- [TRABAJO REQUERIDO]:
A - Actualiza el fragmento del texto sobre los 20 años de la APPO que va desde "La acumulación histórica" hasta "consigna ¡Ulises va a caer!", cambiando "cacicazgo" por "caciquismo".
B - Continúa el texto sobre los 20 años de la APPO a partir del punto en que termina.

- [SECCIÓN DEL DOCUMENTO]:
▬▬▬
México: A propósito de los 20 años de la APPO

A continuación compartimos un artículo publicado por Periódico Mural el 14 de junio.


El 14 de junio se cumplen 20 años de la represión contra el magisterio democrático en Oaxaca, orquestada por el entonces gobernador Ulises Ruiz Ortiz. Aquella madrugada un brutal operativo movilizó a diversas corporaciones policiacas con la finalidad de desalojar el plantón magisterial instalado en el zócalo de la ciudad. Con gases lacrimógenos, patrullas, armas de fuego y hasta un helicóptero, el tirano pretendió consumar sus más negros sueños, pero lo que consiguió fue el despertar de todo un pueblo.

Instintivamente, desde lo más diversos rincones de la ciudad la gente de a pie se volcó a las calles en solidaridad con el magisterio que, desde un mes antes, había sido denostado y criminalizado por la prensa oficialista cuya tarea era justificar la represión. Armado nomás con palos, piedras y dignidad, el pueblo de Oaxaca ayudó a sus maestros a retomar la plaza principal, y a partir de ahí la historia sería otra. El Movimiento Democrático de los Trabajadores de la Educación de Oaxaca (MDTEO) convocó en el Edificio Central de Derecho (UABJO) a las diversas fuerzas organizadas del movimiento popular que también habían sido perseguidas o golpeadas por el tirano; ahí surgió la idea de conformar un gran proceso de unidad y lucha capaz de atraer consigo al pueblo no organizado. Estaba naciendo la APPO.

La acumulación histórica de atropellos, despojos, miseria, opresión, explotación y humillaciones, sumada al más violento cacicazgo político y la salvaje represión contra el magisterio, fue el factor objetivo que permitió el alzamiento espontáneo de las masas en las diferentes regiones de la entidad, abrazando la consigna ¡Ulises va a caer!
▬▬▬
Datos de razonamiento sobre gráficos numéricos
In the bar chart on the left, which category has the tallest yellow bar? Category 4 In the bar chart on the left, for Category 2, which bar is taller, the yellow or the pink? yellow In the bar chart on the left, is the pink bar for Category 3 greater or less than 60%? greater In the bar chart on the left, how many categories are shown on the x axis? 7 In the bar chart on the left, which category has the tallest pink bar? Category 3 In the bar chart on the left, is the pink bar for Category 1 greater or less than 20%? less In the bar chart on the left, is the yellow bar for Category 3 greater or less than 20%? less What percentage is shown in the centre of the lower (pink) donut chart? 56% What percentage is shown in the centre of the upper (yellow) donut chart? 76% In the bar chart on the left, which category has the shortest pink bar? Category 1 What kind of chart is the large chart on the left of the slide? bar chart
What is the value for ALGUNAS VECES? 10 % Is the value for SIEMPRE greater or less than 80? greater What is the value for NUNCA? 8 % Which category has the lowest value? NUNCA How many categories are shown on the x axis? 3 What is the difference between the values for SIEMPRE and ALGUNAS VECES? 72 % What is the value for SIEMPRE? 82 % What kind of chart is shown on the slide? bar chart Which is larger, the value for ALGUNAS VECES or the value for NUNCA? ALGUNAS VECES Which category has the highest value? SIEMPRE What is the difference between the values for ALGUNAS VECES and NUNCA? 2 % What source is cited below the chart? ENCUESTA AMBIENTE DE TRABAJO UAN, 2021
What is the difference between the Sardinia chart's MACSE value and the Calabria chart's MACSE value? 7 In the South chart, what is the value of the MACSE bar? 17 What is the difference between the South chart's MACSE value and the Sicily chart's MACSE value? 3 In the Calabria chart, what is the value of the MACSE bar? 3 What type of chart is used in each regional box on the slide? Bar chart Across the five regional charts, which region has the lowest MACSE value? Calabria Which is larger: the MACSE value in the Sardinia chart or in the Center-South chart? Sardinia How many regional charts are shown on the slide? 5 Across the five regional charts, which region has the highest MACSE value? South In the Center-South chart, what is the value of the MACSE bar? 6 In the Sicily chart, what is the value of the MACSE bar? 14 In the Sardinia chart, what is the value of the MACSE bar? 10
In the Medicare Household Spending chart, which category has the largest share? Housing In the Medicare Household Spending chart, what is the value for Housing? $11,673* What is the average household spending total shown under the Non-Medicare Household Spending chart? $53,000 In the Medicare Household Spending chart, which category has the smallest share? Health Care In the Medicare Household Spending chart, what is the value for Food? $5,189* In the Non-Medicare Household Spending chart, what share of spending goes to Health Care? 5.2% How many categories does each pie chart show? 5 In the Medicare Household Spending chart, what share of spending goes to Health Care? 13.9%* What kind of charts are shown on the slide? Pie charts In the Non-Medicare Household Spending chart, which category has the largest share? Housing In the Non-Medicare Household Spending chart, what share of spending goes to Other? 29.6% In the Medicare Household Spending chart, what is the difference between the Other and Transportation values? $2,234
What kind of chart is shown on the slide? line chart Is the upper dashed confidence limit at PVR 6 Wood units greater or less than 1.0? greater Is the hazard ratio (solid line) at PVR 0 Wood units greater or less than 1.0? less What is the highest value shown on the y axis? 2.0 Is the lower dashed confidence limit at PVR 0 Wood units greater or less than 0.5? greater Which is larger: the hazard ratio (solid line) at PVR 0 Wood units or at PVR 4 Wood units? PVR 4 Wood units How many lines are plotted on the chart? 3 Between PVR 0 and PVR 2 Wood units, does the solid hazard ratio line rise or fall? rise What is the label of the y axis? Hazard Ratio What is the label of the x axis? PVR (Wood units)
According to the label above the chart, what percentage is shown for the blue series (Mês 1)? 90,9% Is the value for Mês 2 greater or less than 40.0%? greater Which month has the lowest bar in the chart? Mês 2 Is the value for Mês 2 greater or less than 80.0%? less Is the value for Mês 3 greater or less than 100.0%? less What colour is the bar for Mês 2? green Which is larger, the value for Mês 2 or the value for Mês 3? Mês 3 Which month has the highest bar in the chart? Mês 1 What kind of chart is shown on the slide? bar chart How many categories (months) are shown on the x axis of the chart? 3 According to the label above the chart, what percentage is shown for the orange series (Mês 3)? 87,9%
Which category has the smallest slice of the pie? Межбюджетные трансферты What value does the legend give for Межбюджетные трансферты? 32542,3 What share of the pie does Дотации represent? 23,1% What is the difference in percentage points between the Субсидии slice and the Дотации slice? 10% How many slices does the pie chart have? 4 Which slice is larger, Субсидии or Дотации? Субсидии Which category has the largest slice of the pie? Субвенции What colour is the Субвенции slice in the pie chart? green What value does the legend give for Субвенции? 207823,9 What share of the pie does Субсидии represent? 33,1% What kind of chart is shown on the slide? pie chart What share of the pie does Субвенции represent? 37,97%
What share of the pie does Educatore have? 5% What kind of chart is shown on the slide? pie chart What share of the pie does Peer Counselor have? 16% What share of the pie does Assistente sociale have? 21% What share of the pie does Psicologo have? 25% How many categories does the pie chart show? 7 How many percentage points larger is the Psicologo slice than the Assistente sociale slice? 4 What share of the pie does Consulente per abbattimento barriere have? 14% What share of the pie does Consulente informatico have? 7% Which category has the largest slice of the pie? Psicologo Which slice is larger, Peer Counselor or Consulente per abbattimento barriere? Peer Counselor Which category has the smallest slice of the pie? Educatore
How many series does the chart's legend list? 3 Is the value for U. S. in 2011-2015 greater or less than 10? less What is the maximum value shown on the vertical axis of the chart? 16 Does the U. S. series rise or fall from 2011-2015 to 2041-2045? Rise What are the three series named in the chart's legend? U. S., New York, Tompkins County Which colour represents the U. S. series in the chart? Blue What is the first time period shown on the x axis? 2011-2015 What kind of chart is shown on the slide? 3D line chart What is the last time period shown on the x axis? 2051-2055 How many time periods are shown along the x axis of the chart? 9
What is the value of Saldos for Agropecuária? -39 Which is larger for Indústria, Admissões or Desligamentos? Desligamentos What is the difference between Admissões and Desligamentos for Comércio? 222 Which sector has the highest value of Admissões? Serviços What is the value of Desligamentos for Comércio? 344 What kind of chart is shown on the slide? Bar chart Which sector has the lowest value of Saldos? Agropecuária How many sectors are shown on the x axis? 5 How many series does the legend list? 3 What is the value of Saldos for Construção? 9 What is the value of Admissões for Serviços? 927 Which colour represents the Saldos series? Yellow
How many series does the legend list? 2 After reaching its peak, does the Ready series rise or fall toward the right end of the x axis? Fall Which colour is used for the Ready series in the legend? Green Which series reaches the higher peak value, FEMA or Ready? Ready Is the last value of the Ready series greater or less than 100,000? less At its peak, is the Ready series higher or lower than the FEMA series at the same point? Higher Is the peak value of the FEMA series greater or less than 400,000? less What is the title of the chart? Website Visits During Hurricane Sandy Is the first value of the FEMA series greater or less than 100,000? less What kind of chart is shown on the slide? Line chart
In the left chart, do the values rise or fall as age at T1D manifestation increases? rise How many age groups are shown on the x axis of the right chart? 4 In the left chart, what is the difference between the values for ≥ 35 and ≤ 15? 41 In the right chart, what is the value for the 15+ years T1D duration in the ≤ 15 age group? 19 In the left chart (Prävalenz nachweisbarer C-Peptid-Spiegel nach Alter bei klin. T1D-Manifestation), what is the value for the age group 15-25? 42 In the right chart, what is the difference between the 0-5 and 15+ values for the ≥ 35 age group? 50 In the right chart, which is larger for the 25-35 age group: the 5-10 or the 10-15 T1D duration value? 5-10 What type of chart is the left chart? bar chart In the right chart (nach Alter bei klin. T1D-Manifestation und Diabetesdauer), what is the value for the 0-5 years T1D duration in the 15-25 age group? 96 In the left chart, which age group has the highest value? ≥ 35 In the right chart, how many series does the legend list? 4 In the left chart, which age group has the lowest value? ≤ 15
▬▬▬
- [RESPUESTAS NUMERADAS]:
A -
La acumulación histórica de atropellos, despojos, miseria, opresión, explotación y humillaciones, sumada al más violento caciquismo político y la salvaje represión contra el magisterio, fue el factor objetivo que permitió el alzamiento espontáneo de las masas en las diferentes regiones de la entidad, abrazando la consigna ¡Ulises va a caer!

B -
El pueblo volcado en las calles desplegó creatividad, iniciativa y combatividad permitiendo a la Asamblea Popular de los Pueblos de Oaxaca dar el salto a una auténtica insurrección popular que rebasó los márgenes de la legalidad burguesa y sus “buenos modales”, así como a las cúpulas del sindicalismo y las vacas sagradas del movimiento que después terminarían aplicando su dinámica oportunista de “negociación a toda costa”. Durante casi 6 meses la APPO asumió en los hechos un Nuevo Poder en la Ciudad y en varios Ayuntamientos Populares. Con autodefensa y un mar armado de masas defendió los intereses de los pobres, impidiendo el funcionamiento de los poderes oficiales en la entidad. La salida militar fue la única alternativa que tuvo el viejo Estado mexicano imponiendo el sitio contra Oaxaca para evitar que el ejemplo cundiera a todo el país, donde ya nacían nuevas Asambleas Populares.

A propósito de los 20 años de la APPO, son muchas las lecciones que se deben extraer de aquel proceso histórico que marcó la lucha de clases en Oaxaca y todo México. Harían falta los esfuerzos colectivos y honestos de quienes dieron vida a ese gran movimiento social y se mantuvieron a la izquierda para sistematizar toda esa experiencia que fue sin duda una gran escuela de acción que forjó a cuadros, activistas, combatientes y masas populares para la próxima gran ola revolucionaria que vendrá.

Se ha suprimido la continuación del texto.